Não cabe, nos limites deste artigo, abordar, sob a ordenação cultural contemporânea, as múltiplas formas do desdobramento da violência no cotidiano da vida em outras instituições sociais e nas relações entre os indivíduos. É inconteste que o principal organizador das relações sociais na atualidade é a mídia, que tem profundo poder de penetração nas diferentes camadas da sociedade. A televisão, em especial, tem ampla difusão junto à maioria da população, constituindo-se no principal veículo da ideologia, expressão privilegiada da violência simbólica. É a ideologia que sustenta a hegemonia da classe dominante: a burguesia. Privilegiei a análise da violência simbólica que é orquestrada pela indústria cultural para gerir a construção do "tipo psicológico ordinário" (Costa, 1986), isto é, aquela forma de individuação e de vínculos sociais que mantém o status quo. Os modelos identificatórios são construídos e difundidos pela mídia para a manipulação /padronização dos indivíduos, o que facilita manter a todos sob controle social.
O referencial da teoria crítica de Theodor W. Adorno serviu de suporte teórico-metodológico para a análise desse processo psicossocial, já que permite, aguçadamente, examinar os caminhos da violência simbólica nas relações sociais e os processos identificatórios por meio dos quais essa violência é internalizada pelas subjetividades. O conceito de indústria cultural explicita e permite identificar as estratégias ideológicas de dominação sobre as relações sociais que vem sendo utilizadas para conquistar a adesão dos indivíduos ao consumismo (Mariotti, 2002) a fim de potencializar a ganância do lucro capitalista.

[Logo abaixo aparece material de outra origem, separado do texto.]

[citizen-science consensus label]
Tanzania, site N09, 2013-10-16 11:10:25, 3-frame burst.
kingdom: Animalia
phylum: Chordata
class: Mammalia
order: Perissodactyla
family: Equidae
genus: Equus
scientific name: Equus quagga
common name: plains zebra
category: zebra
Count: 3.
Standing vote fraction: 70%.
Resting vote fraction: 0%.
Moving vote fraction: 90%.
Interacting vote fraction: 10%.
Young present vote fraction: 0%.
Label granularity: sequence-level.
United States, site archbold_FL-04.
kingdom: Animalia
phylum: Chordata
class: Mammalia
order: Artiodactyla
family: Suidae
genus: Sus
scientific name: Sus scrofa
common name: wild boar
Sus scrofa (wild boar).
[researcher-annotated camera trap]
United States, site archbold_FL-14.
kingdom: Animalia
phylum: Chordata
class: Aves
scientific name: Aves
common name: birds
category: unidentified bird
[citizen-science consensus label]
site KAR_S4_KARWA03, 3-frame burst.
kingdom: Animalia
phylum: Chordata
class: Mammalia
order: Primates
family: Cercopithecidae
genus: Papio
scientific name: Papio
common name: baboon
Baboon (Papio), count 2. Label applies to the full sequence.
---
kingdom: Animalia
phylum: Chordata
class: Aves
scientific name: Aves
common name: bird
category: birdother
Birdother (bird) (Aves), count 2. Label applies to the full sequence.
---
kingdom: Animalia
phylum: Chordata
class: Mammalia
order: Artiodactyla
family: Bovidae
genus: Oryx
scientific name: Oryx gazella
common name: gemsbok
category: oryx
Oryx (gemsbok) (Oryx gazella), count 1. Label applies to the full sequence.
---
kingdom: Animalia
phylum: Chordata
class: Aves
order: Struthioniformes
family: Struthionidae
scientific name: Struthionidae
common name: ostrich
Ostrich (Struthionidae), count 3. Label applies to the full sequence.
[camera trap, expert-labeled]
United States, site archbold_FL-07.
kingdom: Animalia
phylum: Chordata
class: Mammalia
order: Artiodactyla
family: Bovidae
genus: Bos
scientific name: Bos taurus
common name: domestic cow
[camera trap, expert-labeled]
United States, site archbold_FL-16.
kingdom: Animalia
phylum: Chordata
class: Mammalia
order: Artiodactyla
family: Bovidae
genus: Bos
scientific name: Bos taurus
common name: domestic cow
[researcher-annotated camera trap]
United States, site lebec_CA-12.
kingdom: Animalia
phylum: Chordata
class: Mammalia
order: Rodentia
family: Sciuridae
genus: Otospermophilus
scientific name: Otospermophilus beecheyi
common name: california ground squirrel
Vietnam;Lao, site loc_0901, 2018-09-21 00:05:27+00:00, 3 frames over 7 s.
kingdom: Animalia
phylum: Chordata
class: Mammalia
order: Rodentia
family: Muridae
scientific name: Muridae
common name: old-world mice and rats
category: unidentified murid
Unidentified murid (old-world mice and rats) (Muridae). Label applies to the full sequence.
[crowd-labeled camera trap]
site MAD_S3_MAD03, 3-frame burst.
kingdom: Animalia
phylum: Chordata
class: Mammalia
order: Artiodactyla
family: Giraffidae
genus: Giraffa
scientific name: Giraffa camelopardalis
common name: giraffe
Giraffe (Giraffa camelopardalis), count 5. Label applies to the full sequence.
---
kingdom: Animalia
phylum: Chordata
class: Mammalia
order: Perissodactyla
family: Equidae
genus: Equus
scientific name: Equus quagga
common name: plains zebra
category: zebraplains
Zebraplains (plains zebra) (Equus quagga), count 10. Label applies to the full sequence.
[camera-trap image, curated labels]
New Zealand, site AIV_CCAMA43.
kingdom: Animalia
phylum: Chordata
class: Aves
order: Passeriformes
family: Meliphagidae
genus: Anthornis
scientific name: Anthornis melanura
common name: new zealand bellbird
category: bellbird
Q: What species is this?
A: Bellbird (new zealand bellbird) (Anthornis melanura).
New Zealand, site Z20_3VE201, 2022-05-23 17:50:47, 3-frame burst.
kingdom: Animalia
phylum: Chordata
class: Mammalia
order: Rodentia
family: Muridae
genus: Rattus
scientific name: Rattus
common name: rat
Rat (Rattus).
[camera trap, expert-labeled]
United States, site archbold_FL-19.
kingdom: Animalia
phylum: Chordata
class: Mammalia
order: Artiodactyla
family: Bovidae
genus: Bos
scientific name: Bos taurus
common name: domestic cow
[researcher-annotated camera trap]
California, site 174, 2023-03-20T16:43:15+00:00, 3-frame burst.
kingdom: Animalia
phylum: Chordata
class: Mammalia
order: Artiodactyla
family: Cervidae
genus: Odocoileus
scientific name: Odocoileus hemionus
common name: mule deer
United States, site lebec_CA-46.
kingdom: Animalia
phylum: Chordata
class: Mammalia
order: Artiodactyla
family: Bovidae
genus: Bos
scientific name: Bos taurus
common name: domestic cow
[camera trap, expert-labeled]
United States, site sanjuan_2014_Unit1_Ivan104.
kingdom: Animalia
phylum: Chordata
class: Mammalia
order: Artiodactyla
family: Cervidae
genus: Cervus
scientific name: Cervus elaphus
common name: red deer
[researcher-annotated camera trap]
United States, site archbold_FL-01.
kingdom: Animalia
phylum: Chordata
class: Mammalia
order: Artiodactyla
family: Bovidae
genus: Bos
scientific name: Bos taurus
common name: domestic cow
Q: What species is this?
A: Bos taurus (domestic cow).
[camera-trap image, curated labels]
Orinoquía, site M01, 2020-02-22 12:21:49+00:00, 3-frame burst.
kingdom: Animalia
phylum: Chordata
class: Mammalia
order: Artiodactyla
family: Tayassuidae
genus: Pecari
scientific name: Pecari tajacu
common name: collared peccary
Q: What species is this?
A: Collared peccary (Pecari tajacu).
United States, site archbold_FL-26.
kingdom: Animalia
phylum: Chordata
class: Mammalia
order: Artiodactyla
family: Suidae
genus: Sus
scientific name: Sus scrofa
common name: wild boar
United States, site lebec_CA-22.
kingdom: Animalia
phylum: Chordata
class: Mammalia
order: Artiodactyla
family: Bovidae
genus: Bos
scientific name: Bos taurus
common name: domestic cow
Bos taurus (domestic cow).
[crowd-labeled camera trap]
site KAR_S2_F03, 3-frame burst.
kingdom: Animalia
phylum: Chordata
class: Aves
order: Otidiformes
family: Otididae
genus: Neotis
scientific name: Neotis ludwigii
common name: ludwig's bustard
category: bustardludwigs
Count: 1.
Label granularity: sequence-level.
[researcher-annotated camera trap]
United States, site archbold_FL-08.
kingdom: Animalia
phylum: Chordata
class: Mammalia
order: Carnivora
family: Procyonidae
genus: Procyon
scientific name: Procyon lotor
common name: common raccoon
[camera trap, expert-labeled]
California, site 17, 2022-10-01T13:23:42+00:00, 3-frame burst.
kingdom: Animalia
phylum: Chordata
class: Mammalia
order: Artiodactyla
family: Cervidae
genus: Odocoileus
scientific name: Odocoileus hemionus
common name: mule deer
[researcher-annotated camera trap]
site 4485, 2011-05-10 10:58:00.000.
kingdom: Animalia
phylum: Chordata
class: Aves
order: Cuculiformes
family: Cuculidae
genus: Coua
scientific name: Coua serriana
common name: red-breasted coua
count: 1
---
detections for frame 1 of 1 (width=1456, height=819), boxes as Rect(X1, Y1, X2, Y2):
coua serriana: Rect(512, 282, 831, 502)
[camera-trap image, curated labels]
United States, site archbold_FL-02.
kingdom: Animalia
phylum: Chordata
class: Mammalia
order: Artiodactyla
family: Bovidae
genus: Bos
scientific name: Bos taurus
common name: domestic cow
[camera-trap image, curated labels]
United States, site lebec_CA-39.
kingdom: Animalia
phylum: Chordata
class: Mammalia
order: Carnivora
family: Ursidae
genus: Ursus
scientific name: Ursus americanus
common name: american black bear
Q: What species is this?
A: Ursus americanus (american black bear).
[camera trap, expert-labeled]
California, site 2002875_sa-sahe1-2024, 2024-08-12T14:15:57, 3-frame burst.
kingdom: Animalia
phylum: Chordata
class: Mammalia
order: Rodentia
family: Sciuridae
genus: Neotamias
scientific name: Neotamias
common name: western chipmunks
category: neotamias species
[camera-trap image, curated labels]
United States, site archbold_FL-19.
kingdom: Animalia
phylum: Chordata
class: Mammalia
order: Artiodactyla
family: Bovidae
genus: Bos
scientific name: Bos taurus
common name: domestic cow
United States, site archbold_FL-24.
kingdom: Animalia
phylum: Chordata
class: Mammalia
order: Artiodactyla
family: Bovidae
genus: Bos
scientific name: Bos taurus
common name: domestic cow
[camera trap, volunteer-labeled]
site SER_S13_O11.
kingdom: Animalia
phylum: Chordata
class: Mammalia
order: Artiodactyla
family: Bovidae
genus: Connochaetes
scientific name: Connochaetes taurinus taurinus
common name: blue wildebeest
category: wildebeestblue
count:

A Psicanálise, por outro lado, permite acompanhar a internalização dessas estratégias sociais de captura dos indivíduos e analisar os efeitos disruptivos da internalização dessas ideologias nas subjetividades. O exame dessas identificações projetivas-introjetivas revela as fantasias destrutivas inconscientes que sustentam as mentiras mais ou menos manifestas. A construção social e a difusão dessas fantasias, entre os indivíduos, servem para impedir o desenvolvimento do pensamento reflexivo. Os indivíduos são mantidos em funcionamento mental regressivo, atados, simbioticamente, às leis da sociedade de consumo. São cúmplices, conseqüentemente, ainda que inconscientemente do processo social que os violenta. Essa estratégia social de manipulação e de controle permite driblar a possibilidade de oposição e resistência dos homens às exigências do autoritarismo que atravessa as sociedades atuais, assim consideradas como democráticas.
Não há dúvida de que tais maquinações vêm substituindo os laços afetivos e de acolhimento exigidos pelo desenvolvimento das estruturas psíquicas superiores (da consciência reflexiva) e dos processos de individuação/diferenciação entre os indivíduos. Mais: pervertem a qualidade das relações afetivas entre eles. Em especial, a dialética presente, nessa relação, fica melhor bem esclarecida e compreendida se pensarmos por dentro do processo de padronização, construído pela imposição de modelos identificatórios estandardizadores/conformadores. Esses modelos são internalizados nas identificações projetivas-introjetivas e acolhidas pelos indivíduos como se fossem originadas dentro deles mesmos. A Psicanálise, portanto, oferece o suporte teórico para a apreensão e compreensão da relação indivíduo - cultura, para o desvelamento dessas distorções e para as implicações da exposição regressiva dos indivíduos a essas formas mutiladoras de ação da cultura.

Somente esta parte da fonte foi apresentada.